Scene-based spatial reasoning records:
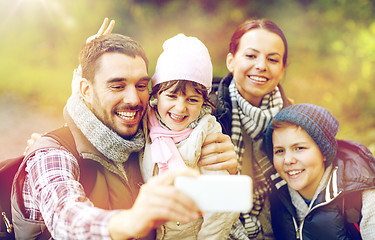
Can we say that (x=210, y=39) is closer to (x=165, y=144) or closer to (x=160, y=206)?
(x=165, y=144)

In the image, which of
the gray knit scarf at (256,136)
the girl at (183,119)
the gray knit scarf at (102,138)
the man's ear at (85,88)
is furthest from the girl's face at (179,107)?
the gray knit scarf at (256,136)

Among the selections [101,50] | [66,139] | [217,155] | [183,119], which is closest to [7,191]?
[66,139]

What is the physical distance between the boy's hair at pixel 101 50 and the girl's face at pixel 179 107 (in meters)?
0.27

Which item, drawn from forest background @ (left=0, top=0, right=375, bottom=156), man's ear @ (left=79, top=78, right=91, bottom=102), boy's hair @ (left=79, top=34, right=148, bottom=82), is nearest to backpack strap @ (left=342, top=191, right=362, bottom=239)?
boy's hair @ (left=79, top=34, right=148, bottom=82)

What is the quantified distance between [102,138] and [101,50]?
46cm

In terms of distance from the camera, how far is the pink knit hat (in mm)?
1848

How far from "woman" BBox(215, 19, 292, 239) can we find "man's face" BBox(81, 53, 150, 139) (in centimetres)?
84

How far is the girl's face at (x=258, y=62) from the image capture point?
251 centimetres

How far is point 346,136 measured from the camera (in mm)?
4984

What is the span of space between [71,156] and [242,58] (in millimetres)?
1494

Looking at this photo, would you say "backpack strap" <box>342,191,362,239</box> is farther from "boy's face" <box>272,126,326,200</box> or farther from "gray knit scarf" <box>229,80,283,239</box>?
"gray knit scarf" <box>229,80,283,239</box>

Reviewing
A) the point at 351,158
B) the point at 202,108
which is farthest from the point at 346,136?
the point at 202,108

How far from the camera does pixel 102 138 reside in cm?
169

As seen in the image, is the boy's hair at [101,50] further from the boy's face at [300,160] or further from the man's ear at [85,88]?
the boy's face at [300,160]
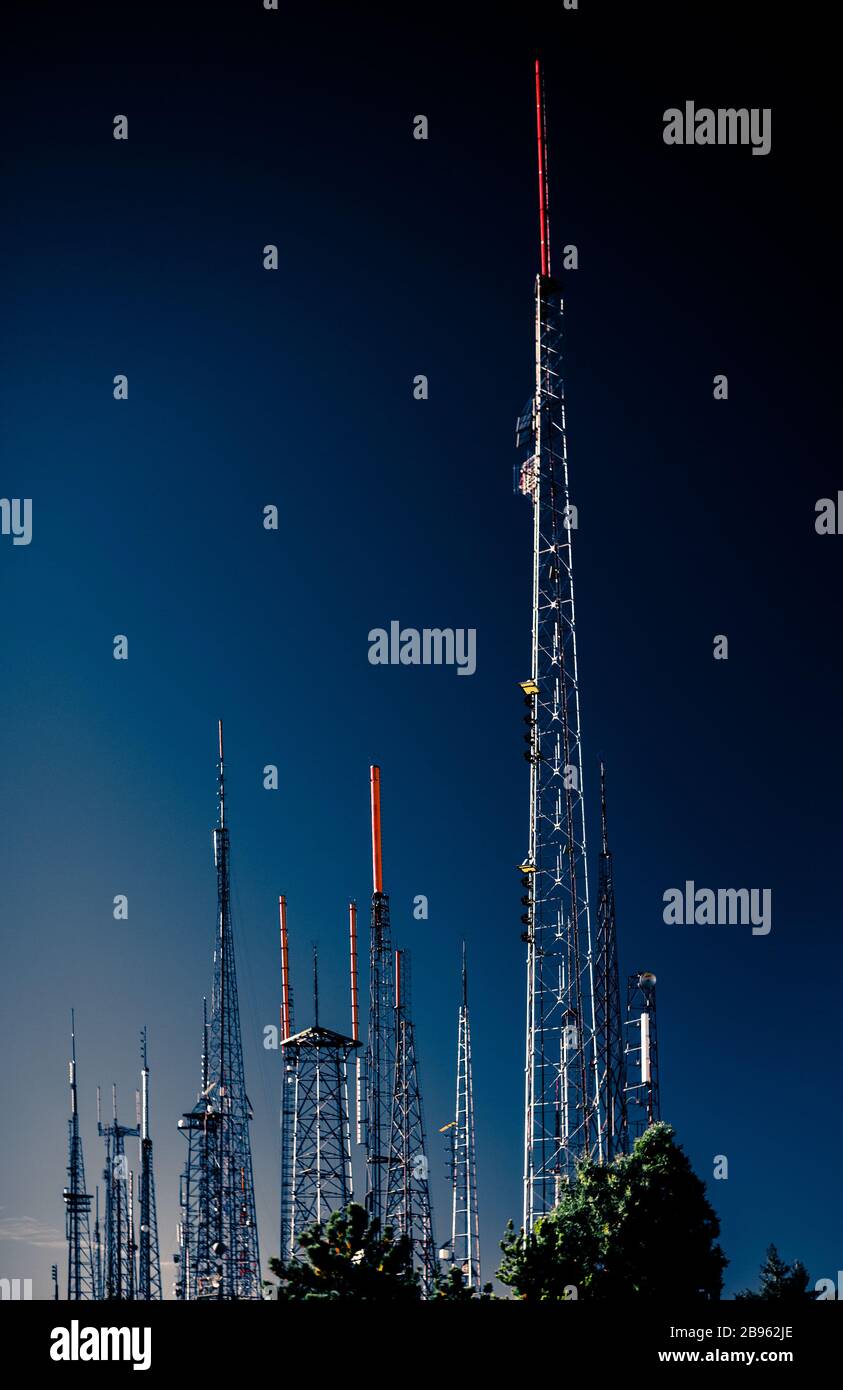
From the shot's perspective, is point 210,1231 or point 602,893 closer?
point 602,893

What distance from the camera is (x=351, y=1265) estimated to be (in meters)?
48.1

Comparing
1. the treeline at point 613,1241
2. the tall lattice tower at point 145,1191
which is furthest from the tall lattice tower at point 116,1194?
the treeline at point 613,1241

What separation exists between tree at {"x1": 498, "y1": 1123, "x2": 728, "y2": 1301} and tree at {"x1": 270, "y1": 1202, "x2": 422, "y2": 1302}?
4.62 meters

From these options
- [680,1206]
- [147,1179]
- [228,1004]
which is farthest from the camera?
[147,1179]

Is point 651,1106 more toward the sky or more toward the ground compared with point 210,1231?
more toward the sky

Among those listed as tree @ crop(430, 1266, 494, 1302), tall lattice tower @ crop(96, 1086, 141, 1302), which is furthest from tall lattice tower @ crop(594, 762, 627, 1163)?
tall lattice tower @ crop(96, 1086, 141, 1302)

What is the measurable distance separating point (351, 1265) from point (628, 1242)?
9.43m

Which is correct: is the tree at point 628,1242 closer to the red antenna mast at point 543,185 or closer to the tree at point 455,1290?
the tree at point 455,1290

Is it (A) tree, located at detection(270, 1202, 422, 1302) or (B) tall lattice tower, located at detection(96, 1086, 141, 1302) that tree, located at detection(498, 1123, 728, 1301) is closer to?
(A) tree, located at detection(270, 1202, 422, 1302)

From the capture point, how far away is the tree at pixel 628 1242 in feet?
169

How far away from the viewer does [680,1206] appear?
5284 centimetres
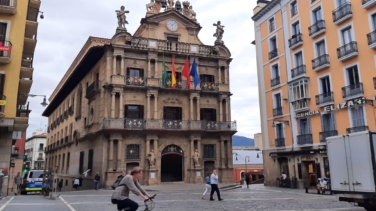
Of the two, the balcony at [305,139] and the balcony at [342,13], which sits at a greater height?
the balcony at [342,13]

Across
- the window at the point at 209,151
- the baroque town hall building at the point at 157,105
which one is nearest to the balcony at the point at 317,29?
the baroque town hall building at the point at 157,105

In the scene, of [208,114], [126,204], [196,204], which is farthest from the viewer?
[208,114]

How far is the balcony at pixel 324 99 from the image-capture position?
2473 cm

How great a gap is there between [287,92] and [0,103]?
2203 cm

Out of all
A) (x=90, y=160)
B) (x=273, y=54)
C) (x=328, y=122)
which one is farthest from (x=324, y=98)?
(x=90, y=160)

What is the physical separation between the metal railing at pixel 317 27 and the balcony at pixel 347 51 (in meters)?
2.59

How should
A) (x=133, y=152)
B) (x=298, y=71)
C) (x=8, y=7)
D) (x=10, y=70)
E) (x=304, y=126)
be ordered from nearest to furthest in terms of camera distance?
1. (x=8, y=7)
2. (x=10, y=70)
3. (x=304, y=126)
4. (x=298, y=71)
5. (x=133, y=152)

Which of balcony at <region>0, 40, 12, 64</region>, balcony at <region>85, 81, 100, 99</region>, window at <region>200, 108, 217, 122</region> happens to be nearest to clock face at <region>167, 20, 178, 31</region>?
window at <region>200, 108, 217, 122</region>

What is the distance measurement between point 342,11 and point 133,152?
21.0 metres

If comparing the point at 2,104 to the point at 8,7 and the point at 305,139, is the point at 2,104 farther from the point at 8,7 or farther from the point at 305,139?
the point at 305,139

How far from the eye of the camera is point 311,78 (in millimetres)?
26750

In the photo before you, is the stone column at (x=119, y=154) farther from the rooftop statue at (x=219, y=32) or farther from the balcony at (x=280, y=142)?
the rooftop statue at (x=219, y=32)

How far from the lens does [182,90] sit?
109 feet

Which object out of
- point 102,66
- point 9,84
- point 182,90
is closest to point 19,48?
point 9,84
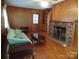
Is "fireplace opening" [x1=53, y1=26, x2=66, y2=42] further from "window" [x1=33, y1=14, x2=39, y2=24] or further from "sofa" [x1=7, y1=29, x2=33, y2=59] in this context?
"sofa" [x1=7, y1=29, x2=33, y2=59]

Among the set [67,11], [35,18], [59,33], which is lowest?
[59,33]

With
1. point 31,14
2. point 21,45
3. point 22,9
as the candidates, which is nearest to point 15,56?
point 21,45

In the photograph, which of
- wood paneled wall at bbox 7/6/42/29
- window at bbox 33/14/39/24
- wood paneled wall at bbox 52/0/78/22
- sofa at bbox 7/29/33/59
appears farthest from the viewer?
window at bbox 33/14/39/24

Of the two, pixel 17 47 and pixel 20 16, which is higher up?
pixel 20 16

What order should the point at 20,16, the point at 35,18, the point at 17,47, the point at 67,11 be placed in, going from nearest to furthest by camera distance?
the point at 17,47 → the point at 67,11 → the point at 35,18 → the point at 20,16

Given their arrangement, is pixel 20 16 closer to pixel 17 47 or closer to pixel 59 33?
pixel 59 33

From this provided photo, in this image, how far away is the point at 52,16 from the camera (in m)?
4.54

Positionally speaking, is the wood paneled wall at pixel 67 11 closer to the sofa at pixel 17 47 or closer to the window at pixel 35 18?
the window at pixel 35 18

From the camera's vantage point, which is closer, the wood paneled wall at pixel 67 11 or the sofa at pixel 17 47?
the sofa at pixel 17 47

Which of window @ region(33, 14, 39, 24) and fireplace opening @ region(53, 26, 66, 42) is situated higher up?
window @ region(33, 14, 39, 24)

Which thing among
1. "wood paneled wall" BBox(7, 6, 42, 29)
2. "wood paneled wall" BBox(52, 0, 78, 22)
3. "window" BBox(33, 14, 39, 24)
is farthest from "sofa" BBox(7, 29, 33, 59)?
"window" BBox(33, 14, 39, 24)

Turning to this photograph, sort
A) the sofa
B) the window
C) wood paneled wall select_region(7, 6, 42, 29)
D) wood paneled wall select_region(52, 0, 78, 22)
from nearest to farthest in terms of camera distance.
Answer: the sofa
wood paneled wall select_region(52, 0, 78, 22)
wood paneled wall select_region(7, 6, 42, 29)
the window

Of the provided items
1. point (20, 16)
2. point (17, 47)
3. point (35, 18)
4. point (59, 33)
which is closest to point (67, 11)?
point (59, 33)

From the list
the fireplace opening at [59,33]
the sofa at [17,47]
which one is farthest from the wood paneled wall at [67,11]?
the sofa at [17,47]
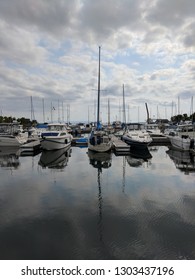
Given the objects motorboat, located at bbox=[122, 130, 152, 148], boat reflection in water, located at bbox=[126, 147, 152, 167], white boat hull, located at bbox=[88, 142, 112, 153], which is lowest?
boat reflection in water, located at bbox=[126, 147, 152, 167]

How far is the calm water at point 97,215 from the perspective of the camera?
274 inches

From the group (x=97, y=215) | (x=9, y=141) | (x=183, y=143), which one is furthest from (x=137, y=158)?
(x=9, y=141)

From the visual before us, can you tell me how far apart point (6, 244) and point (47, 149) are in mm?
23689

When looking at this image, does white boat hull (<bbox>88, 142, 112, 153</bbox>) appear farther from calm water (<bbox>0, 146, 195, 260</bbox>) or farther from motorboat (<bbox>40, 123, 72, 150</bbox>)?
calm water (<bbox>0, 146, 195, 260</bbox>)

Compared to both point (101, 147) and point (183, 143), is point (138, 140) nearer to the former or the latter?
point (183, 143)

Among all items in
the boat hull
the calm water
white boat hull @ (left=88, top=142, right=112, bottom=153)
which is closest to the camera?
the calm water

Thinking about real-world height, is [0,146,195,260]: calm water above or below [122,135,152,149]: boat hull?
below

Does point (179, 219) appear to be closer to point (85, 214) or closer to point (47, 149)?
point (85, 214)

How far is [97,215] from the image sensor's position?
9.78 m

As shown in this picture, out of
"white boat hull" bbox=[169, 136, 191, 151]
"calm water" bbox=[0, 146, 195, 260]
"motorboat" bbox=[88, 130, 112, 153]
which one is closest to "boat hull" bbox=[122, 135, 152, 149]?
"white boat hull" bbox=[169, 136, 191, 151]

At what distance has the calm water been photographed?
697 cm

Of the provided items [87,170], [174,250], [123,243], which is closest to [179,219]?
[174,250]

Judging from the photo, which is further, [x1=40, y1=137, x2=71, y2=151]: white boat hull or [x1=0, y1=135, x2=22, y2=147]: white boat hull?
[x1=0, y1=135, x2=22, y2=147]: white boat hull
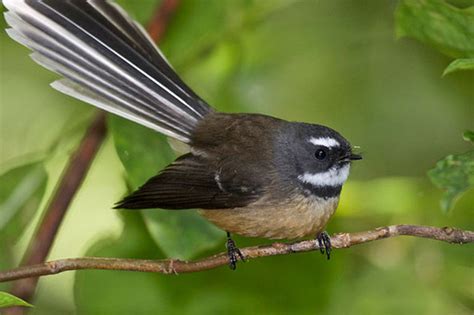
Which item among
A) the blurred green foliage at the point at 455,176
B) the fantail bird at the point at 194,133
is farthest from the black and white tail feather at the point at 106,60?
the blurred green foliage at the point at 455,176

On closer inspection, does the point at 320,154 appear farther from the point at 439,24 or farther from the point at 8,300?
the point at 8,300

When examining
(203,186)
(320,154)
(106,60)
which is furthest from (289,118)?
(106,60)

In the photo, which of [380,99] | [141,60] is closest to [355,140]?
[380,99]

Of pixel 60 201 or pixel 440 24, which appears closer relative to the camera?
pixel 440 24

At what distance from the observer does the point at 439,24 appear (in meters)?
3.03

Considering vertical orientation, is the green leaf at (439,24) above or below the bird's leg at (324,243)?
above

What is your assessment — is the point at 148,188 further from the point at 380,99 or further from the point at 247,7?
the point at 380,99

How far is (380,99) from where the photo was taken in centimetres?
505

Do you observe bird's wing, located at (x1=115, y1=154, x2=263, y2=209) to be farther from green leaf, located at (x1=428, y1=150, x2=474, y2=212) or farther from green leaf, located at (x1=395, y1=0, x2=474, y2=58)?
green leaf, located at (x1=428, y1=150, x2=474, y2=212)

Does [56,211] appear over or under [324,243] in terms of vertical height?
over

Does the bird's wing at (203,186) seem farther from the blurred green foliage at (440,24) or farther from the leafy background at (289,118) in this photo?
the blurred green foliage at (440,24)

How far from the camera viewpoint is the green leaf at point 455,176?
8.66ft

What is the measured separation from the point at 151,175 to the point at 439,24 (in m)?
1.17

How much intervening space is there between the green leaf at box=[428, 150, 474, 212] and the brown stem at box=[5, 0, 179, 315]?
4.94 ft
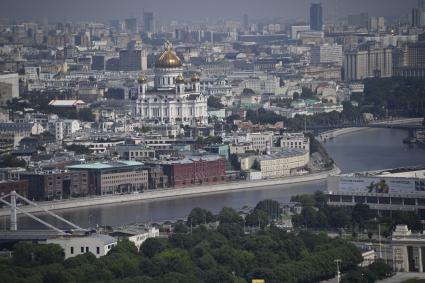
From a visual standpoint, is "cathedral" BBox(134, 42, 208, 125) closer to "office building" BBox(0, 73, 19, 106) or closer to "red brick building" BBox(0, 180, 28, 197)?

# GIVEN PROBLEM
Render everything from the line containing "How far from the camera viewpoint" down to the end of the material as a JSON list of strings, one string per line, with blank lines skipped and the pictures left out.

# RESPONSE FOR THIS EXERCISE
[
  "How far from the camera viewpoint is the green leaf at point 455,176?",
  "8.66ft",
  "What is the measured separation from the point at 151,175 to the point at 439,24 (in m)?",
  "1.17",
  "How much intervening space is there between the green leaf at box=[428, 150, 474, 212] and the brown stem at box=[5, 0, 179, 315]?",
  "4.94 ft",
  "From a visual standpoint, is \"cathedral\" BBox(134, 42, 208, 125) closer to \"office building\" BBox(0, 73, 19, 106) or closer to \"red brick building\" BBox(0, 180, 28, 197)?"
]